__What is needed__
When a line of the records contains "Zealand", copy it.

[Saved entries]
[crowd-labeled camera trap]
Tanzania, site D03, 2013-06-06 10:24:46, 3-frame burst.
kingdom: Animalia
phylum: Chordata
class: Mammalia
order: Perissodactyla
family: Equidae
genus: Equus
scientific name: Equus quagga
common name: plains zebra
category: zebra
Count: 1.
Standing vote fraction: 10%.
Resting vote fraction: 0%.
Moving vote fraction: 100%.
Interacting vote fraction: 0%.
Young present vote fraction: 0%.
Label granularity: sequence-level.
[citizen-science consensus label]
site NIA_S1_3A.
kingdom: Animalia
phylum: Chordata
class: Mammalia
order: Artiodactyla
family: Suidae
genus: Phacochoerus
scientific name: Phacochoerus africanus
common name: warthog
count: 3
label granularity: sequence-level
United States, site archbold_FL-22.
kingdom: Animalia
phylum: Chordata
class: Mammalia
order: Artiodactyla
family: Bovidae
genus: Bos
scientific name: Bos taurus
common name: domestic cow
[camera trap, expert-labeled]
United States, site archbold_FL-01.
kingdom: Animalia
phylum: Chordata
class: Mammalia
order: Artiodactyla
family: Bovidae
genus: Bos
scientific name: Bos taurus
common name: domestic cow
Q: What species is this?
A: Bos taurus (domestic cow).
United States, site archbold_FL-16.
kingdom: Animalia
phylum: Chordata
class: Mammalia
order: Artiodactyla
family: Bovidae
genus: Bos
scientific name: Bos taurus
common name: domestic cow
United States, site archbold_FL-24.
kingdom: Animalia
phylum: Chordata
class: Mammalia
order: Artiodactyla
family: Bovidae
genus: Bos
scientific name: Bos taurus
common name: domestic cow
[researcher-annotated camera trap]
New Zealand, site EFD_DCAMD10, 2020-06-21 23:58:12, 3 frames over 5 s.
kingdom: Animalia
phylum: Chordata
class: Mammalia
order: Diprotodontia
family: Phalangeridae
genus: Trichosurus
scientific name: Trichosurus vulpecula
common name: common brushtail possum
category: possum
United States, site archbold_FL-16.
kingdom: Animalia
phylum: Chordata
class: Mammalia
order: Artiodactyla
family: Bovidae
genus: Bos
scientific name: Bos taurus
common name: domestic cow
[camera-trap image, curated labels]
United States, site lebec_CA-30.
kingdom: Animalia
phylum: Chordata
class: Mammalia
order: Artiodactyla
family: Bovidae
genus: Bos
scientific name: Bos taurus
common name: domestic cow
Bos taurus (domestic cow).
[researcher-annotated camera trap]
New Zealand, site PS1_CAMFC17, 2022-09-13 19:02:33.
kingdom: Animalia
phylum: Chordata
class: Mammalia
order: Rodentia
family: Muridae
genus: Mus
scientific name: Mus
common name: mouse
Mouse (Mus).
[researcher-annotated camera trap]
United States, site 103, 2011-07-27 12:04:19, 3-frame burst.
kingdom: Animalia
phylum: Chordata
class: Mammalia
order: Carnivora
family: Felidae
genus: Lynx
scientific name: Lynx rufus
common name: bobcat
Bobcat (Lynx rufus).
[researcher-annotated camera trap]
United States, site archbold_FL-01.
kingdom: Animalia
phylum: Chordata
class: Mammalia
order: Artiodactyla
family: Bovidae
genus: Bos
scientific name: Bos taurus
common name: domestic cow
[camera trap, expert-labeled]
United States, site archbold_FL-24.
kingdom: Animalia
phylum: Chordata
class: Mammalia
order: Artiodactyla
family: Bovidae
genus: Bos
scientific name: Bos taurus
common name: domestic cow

__Answer below__
New Zealand, site EFD_DCAMD10, 2020-06-21 23:58:12, 3 frames over 5 s.
New Zealand, site PS1_CAMFC17, 2022-09-13 19:02:33.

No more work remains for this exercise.